[START OF Record set]

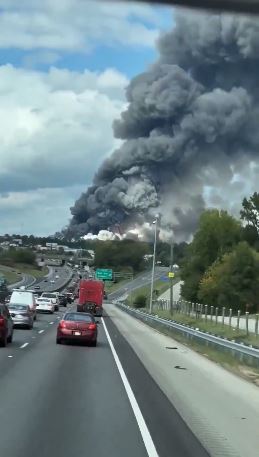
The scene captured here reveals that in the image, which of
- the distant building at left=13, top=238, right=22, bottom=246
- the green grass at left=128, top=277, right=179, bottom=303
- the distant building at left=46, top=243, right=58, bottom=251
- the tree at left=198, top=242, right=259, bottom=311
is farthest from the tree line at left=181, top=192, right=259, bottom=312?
the distant building at left=13, top=238, right=22, bottom=246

[END OF Record set]

*Short exercise:* Reproduce the entries above from their start through the line containing "is farthest from", inclusive, replacing "green grass" with "tall grass" and changing nothing else. Leave the pictures out of your answer.

*Solution to this task:*
The scene captured here reveals that in the image, which of
- the distant building at left=13, top=238, right=22, bottom=246
- the tall grass at left=128, top=277, right=179, bottom=303
- the distant building at left=46, top=243, right=58, bottom=251
- the tree at left=198, top=242, right=259, bottom=311
is farthest from the tree line at left=181, top=192, right=259, bottom=312?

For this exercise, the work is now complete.